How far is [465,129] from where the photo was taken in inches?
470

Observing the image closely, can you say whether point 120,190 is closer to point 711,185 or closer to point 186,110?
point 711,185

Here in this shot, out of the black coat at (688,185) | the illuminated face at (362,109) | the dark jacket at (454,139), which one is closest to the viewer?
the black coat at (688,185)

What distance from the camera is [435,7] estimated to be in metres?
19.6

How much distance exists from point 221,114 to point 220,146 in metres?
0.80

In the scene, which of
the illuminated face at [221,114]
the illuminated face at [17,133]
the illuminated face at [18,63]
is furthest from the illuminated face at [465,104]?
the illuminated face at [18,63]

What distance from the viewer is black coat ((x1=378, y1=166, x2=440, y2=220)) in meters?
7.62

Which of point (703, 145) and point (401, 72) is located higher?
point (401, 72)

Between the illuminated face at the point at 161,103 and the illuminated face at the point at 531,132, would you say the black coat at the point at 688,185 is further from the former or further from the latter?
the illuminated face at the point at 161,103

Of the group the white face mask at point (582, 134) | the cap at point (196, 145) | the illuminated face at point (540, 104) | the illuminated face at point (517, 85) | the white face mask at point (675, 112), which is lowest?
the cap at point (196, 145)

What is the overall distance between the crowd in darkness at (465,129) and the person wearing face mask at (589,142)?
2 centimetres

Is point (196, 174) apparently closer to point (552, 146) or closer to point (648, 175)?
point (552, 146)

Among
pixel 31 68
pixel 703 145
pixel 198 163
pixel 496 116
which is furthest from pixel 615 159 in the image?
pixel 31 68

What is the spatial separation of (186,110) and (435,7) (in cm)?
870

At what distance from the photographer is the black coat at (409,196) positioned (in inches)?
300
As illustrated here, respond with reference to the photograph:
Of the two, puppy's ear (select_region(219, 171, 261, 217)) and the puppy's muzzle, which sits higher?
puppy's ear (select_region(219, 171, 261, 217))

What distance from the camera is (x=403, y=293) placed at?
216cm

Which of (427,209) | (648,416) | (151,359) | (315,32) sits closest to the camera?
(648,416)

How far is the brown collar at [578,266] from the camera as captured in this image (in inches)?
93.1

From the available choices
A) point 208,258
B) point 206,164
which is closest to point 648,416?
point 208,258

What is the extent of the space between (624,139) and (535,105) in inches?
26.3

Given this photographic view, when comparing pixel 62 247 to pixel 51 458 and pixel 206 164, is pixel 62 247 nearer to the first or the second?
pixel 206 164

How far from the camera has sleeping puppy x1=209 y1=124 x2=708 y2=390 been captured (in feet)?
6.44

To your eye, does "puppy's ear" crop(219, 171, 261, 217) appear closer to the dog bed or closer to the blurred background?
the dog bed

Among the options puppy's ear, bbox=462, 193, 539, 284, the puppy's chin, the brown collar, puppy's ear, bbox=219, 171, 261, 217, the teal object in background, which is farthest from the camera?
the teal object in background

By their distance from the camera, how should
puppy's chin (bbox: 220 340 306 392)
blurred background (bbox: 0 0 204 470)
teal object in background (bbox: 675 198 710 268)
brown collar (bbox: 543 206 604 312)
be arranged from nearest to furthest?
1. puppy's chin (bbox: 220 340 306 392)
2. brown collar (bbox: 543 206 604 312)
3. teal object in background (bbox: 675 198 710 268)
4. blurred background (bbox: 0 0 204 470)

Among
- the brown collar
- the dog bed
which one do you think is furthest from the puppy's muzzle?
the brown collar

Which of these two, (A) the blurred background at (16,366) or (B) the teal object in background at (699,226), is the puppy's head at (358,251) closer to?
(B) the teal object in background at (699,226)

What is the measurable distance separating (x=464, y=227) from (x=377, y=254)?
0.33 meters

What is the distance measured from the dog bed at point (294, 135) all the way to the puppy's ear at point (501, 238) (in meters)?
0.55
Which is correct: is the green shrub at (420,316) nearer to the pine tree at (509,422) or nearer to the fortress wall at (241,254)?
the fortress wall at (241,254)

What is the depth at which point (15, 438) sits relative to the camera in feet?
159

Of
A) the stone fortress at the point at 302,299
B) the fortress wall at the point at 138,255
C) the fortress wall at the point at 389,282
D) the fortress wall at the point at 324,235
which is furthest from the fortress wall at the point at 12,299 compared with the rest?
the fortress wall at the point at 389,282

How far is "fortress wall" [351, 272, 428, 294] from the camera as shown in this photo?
+++
▸ **What the task asks**
Set down exactly what runs from the line with "What is the measurable" to the last line of the data above, including both of those lines and no others.

▸ **Correct result**
What is the measurable distance separating (x=464, y=227) from (x=377, y=254)?
0.33 meters

What is the distance measured from the dog bed at point (294, 135) all the way to the puppy's ear at point (501, 238) (in meters)?
0.55
Which is correct: is the green shrub at (420,316) nearer to the pine tree at (509,422) or nearer to the fortress wall at (241,254)?
the fortress wall at (241,254)

What is the depth at which point (15, 438) sits relative to the camera in feet?
159

Of
A) the stone fortress at the point at 302,299
B) the fortress wall at the point at 138,255
C) the fortress wall at the point at 389,282
D) the fortress wall at the point at 324,235
which is furthest from the fortress wall at the point at 12,299 compared with the rest?
the fortress wall at the point at 389,282

How far is "fortress wall" [351, 272, 428, 294] from the camera as shown in this photo?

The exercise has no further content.